## begin The data

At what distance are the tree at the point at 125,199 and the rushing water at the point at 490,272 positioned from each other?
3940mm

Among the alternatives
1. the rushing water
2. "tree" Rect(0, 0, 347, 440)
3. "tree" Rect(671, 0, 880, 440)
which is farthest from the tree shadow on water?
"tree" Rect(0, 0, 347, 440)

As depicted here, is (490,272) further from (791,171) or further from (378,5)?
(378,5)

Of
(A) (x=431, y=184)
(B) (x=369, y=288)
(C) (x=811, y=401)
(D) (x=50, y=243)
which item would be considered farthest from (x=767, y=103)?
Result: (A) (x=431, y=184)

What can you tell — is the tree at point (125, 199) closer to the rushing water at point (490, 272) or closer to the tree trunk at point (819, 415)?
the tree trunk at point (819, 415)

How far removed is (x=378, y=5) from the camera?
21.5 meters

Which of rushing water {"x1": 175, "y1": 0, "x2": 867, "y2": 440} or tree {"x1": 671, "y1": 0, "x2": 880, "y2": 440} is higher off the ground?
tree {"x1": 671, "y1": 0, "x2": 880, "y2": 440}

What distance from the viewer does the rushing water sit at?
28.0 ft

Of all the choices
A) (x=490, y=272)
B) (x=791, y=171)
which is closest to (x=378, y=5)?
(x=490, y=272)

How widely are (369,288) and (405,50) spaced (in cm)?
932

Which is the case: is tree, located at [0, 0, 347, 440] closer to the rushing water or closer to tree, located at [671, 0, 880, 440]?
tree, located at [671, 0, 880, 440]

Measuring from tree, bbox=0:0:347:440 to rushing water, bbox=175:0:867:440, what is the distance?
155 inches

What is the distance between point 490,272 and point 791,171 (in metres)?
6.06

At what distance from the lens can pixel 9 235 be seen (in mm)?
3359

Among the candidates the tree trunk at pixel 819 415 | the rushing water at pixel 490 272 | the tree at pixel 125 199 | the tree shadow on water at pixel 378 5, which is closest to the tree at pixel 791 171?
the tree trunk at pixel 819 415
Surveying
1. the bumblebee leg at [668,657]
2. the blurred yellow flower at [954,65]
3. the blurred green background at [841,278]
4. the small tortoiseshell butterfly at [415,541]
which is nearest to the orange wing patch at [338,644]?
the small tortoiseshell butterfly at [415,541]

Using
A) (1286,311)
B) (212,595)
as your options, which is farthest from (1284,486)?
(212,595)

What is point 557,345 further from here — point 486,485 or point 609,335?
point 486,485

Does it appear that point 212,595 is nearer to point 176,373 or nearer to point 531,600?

## end The data

• Task to carry out
Rewrite the lines as a Markdown table with the columns Row and Line, giving each line a row number and leaving out blank lines. Begin at the line that contains "What is point" and stop after the last line of the entries.

• Response to this task
| Row | Line |
|---|---|
| 1 | What is point 557,345 further from here — point 486,485 or point 609,335? |
| 2 | point 486,485 |
| 3 | Does it appear that point 212,595 is nearer to point 176,373 or nearer to point 531,600? |